• DATASET RECORDS
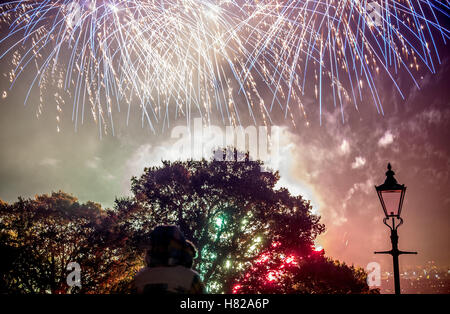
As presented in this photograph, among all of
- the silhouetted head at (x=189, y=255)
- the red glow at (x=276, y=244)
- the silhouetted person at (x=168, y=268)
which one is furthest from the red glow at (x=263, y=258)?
the silhouetted person at (x=168, y=268)

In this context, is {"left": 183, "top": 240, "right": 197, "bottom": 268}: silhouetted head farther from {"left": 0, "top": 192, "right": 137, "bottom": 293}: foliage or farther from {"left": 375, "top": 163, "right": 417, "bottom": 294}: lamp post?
{"left": 0, "top": 192, "right": 137, "bottom": 293}: foliage

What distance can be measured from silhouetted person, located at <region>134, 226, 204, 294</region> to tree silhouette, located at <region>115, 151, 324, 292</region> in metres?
15.8

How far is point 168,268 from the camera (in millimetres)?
3186

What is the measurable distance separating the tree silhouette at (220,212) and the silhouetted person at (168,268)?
15798 mm

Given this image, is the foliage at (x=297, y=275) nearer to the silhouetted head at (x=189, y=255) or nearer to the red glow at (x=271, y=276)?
the red glow at (x=271, y=276)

• WHAT YOU HAVE TO DO
Transcribe only the trailing portion of the entries above: the line that contains "In this context, is" and each line after it.

• EXERCISE OUTPUT
In this context, is {"left": 183, "top": 240, "right": 197, "bottom": 268}: silhouetted head farther from {"left": 0, "top": 192, "right": 137, "bottom": 293}: foliage or farther from {"left": 375, "top": 163, "right": 417, "bottom": 294}: lamp post?
{"left": 0, "top": 192, "right": 137, "bottom": 293}: foliage

What distance can be measured from silhouetted person, located at <region>134, 226, 204, 294</region> to tree silhouette, located at <region>115, 151, 324, 292</region> in metres?
15.8

How far is point 168,268 from the camera (in millimetres)?
3186

What is the measurable distance separating the tree silhouette at (220,212) and the silhouetted person at (168,268)?
15798 mm

Given this image, is the foliage at (x=297, y=275) nearer to the silhouetted head at (x=189, y=255) or nearer to the red glow at (x=271, y=276)?
the red glow at (x=271, y=276)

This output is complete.